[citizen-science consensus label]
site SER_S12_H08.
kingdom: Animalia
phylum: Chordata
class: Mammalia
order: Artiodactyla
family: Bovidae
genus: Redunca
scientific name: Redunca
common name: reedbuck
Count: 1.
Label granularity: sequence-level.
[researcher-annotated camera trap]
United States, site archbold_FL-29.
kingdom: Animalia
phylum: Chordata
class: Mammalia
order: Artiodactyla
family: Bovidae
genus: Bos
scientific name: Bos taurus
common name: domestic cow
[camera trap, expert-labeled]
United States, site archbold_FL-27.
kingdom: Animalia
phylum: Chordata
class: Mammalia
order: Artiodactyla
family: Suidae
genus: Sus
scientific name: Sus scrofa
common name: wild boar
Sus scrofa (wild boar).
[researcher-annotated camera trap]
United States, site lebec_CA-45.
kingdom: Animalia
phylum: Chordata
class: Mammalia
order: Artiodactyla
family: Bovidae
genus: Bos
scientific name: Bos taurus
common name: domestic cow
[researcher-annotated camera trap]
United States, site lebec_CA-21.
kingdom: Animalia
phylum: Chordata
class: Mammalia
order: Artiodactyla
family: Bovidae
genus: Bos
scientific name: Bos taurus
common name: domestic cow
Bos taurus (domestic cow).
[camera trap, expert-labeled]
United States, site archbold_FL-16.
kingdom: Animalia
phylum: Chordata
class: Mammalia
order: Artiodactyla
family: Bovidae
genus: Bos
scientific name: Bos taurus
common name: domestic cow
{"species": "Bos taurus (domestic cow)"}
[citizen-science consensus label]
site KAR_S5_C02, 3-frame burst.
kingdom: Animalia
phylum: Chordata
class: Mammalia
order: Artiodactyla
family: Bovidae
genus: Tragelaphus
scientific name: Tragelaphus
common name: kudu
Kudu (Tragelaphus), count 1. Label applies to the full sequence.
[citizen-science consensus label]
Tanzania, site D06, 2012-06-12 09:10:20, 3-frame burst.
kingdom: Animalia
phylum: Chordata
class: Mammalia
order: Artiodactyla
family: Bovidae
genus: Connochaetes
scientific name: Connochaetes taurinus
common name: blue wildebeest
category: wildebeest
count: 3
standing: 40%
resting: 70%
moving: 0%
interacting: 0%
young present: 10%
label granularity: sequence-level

-- -- --

AIM OF THE TASK: The answer must be the full listing, repeated exactly.

SOLUTION TO THE EXERCISE:
[citizen-science consensus label]
site SER_S12_H08.
kingdom: Animalia
phylum: Chordata
class: Mammalia
order: Artiodactyla
family: Bovidae
genus: Redunca
scientific name: Redunca
common name: reedbuck
Count: 1.
Label granularity: sequence-level.
[researcher-annotated camera trap]
United States, site archbold_FL-29.
kingdom: Animalia
phylum: Chordata
class: Mammalia
order: Artiodactyla
family: Bovidae
genus: Bos
scientific name: Bos taurus
common name: domestic cow
[camera trap, expert-labeled]
United States, site archbold_FL-27.
kingdom: Animalia
phylum: Chordata
class: Mammalia
order: Artiodactyla
family: Suidae
genus: Sus
scientific name: Sus scrofa
common name: wild boar
Sus scrofa (wild boar).
[researcher-annotated camera trap]
United States, site lebec_CA-45.
kingdom: Animalia
phylum: Chordata
class: Mammalia
order: Artiodactyla
family: Bovidae
genus: Bos
scientific name: Bos taurus
common name: domestic cow
[researcher-annotated camera trap]
United States, site lebec_CA-21.
kingdom: Animalia
phylum: Chordata
class: Mammalia
order: Artiodactyla
family: Bovidae
genus: Bos
scientific name: Bos taurus
common name: domestic cow
Bos taurus (domestic cow).
[camera trap, expert-labeled]
United States, site archbold_FL-16.
kingdom: Animalia
phylum: Chordata
class: Mammalia
order: Artiodactyla
family: Bovidae
genus: Bos
scientific name: Bos taurus
common name: domestic cow
{"species": "Bos taurus (domestic cow)"}
[citizen-science consensus label]
site KAR_S5_C02, 3-frame burst.
kingdom: Animalia
phylum: Chordata
class: Mammalia
order: Artiodactyla
family: Bovidae
genus: Tragelaphus
scientific name: Tragelaphus
common name: kudu
Kudu (Tragelaphus), count 1. Label applies to the full sequence.
[citizen-science consensus label]
Tanzania, site D06, 2012-06-12 09:10:20, 3-frame burst.
kingdom: Animalia
phylum: Chordata
class: Mammalia
order: Artiodactyla
family: Bovidae
genus: Connochaetes
scientific name: Connochaetes taurinus
common name: blue wildebeest
category: wildebeest
count: 3
standing: 40%
resting: 70%
moving: 0%
interacting: 0%
young present: 10%
label granularity: sequence-level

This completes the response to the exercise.